Investors are again deeply pessimistic. At the same time, the size of the fall in prices has many actively discussing when it might be time to buy, with the S&P down 26.7% at Thursday’s low since the start of the year. The combination of the pessimism and the willingness to buy raises the likelihood that the market starts going up again before it becomes clear that the Federal Reserve’s rate increases—the most obvious threat to stock prices—are done.

Even bond investors are beginning to argue that the rise in bond yields makes them a good value despite the threat of more rate rises on the way.

In this way of telling it, someone thought Thursday’s fall meant prices were down enough to start buying. Once prices started to rise, others who had been waiting for a low worried that they might miss out, and piled in, some perhaps because of technical factors, aka, lines on charts, others to lock in a profit on put options or short bets that make money when prices fall.

It’s a plausible story. But go back through history and you’ll see that similar intraday rallies didn’t often mark the low, and tended to miss the true bottom by many months.

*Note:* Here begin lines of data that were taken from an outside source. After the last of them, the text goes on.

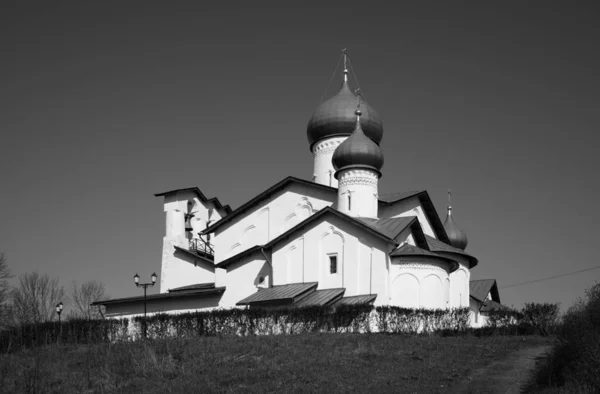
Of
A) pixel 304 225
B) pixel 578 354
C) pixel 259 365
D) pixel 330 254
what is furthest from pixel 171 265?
pixel 578 354

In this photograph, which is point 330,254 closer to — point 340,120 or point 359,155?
point 359,155

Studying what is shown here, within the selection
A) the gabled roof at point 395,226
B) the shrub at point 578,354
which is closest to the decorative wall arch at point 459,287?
the gabled roof at point 395,226

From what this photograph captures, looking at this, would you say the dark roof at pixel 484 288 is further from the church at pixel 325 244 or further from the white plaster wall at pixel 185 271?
the white plaster wall at pixel 185 271

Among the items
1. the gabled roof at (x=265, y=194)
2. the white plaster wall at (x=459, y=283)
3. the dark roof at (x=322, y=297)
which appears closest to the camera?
the dark roof at (x=322, y=297)

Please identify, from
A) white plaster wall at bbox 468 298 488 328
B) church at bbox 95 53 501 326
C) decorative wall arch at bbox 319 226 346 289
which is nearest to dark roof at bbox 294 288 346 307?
church at bbox 95 53 501 326

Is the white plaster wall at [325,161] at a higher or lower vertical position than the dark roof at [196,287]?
higher

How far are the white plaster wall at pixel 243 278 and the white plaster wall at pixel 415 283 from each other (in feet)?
17.4

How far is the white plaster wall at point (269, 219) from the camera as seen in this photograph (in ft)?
97.2

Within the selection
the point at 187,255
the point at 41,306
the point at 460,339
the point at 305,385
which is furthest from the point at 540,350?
the point at 41,306

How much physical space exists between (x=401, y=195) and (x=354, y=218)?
15.2 feet

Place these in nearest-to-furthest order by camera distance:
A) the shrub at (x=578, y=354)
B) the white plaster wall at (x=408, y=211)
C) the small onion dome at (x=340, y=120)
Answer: the shrub at (x=578, y=354) → the white plaster wall at (x=408, y=211) → the small onion dome at (x=340, y=120)

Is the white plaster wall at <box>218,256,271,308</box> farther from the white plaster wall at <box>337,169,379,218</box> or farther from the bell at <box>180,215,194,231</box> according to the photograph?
the bell at <box>180,215,194,231</box>

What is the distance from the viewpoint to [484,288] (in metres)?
37.1

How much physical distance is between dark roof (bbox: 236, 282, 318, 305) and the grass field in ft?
21.6
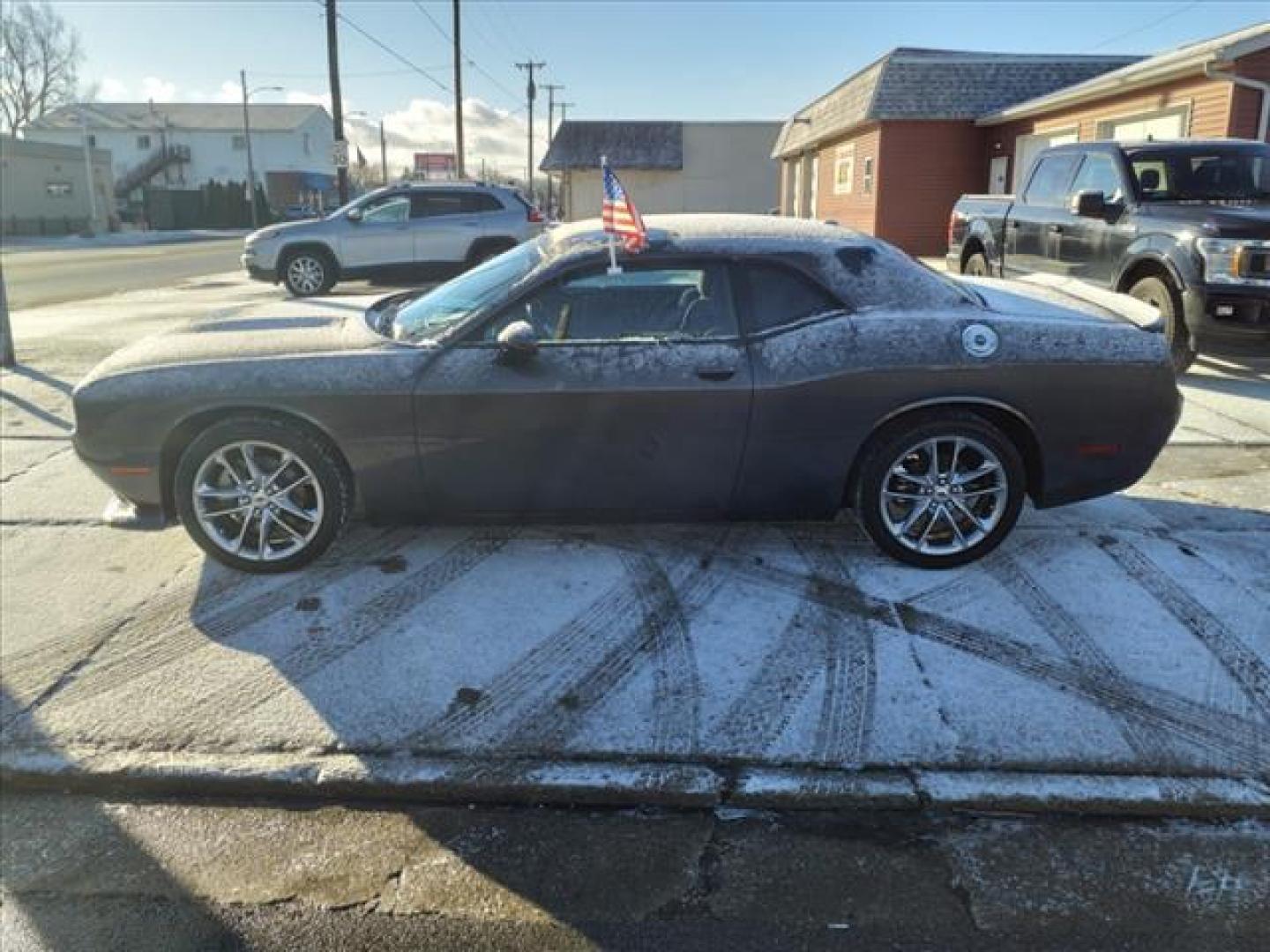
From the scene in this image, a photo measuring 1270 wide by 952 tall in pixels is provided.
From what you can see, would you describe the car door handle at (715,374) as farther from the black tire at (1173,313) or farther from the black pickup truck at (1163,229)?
the black tire at (1173,313)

Since 1990, the biggest days with intraday rebounds after a fall came amid the turmoil that followed Lehman Brothers’ collapse in 2008. They were followed by large bear-market rallies that fizzled out. Investors who bought and held at that point would have regretted it by the time the low came in March 2009.

There were similar temporary but large rallies after the big intraday jumps in October 1997, August 1998, April 2000, January 2001, July 2002, May 2010 and August 2011 (the last a brief burst of optimism shortly after the downgrade of the U.S. credit rating).

The bad news: Out of all similarly large intraday rebounds since 1990 at least as large as Thursday’s, only two—those of March 2020 and October 1997—were sustained. The others lasted a maximum of three months before making new lows.

The good news: Except in the 2001 and 2008 cases, the new lows weren’t much below the low reached on the day with the big bounce.

Maybe huge gains amid a mood of deep gloom tell us we are getting close to lows, even if it tends to work out badly the first time. If you think we’ll have a soft enough economic landing for earnings to rise next year by at least the 7.9% forecast by Wall Street analysts, stocks look reasonably cheap at about 16 times forward earnings. That’s down from an overpriced 22 times at the start of the year.

SHARE YOUR THOUGHTS

What do you think explains last week’s stock market rally? Join the conversation below.

My concern remains that there is a high chance the economy weakens next year and earnings come in worse than expected. The lagged impact of tighter monetary policy will hit hard. Europe faces recession combined with the risk of energy shortages if the winter is cold. Geopolitics are grim, while China remains committed to its economy-crushing zero-Covid policy.

Stock prices have come down a lot, so it is possible investors are anticipating all this bad stuff. Personally, I doubt it and expect this to be merely another bear market rally. But there is no denying that we’re closer to the bottom than we were, so it isn’t surprising that investors are again trying to work out when to buy, rather than when to sell. Eventually they’ll be right.